ESTRATTO DELLA PAGINA:
○ ○ ○ ○
Alla base di questa erosione c’è l’assunto che i migranti rappresentino un carico eccessivo per il sistema del welfare. E proprio sulla base di questo assunto, alla vigilia del referendum, nel febbraio 2016, fu firmato un accordo – poi invalidato ovviamente dall’esito del referendum – riguardante condizioni e limiti per avere l’accesso a benefici o per esserne esclusi. Ma già da prima di queste decisioni, condizionate dall’incombere del referendum, erano state introdotte nel 2013 norme riguardanti l’esclusione dei disoccupati cittadini di Stati membri dell’Ue dal sussidio. Altri esempi portati da D’Onofrio e Marino (2017) in un saggio sulla Rivista delle politiche sociali offrono ulteriore documentazione in questa direzione.
○ ○ ○ ○
DATI FORNITI:
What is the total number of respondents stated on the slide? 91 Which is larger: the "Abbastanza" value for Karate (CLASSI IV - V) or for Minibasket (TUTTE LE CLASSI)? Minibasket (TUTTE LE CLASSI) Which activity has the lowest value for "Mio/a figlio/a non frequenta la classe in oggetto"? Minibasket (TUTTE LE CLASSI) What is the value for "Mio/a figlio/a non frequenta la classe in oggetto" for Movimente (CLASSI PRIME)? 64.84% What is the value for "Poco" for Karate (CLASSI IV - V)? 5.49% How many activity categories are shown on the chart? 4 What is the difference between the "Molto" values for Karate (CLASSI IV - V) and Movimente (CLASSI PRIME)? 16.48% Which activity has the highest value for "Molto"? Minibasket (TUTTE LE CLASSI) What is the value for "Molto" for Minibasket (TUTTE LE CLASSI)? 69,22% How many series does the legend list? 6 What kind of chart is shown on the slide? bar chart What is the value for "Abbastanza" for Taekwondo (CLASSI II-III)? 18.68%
○ ○ ○ ○
COSA FARAI:
1. Rispondi in base al brano su migranti e welfare, indicando le risposte con (a), (b) e (c):
(a) In quale mese e in quale anno fu firmato l'accordo alla vigilia del referendum?
(b) In che anno furono introdotte le norme sull'esclusione dal sussidio dei disoccupati cittadini di Stati membri dell'Ue?
(c) Su quale rivista compare il saggio di D'Onofrio e Marino?
2. Riprendi il brano su migranti e welfare dal punto in cui si interrompe e prosegui il testo.

RISPOSTE AI COMPITI:
1.
(a) Nel febbraio 2016.
(b) Nel 2013.
(c) Sulla Rivista delle politiche sociali.

2.
Gli esempi riportati riguardano, per quel che attiene il peggioramento delle condizioni, soprattutto i lavoratori immigrati appartenenti alla fascia più bassa della scala occupazionale, ma quelli riguardanti il diritto di residenza riguardano anche la componente costituita dagli europei mobili, appartenente alla fascia più scolarizzata e qualificata.
Ne deriva un quadro di durezza e precarietà delle condizioni di lavoro disponibile e accettate dai lavoratori immigrati in un contesto di generale aumento delle diseguaglianze e di precarietà crescente dei lavoratori autoctoni che fa montare il convincimento della funzione di social dumping svolta dalla immigrazione anche tra gli studiosi e che ha esacerbato l’animo dei lavoratori locali che soffrono la concorrenza in alcuni ambiti e vivono male anche nei settori non sottoposti alla concorrenza.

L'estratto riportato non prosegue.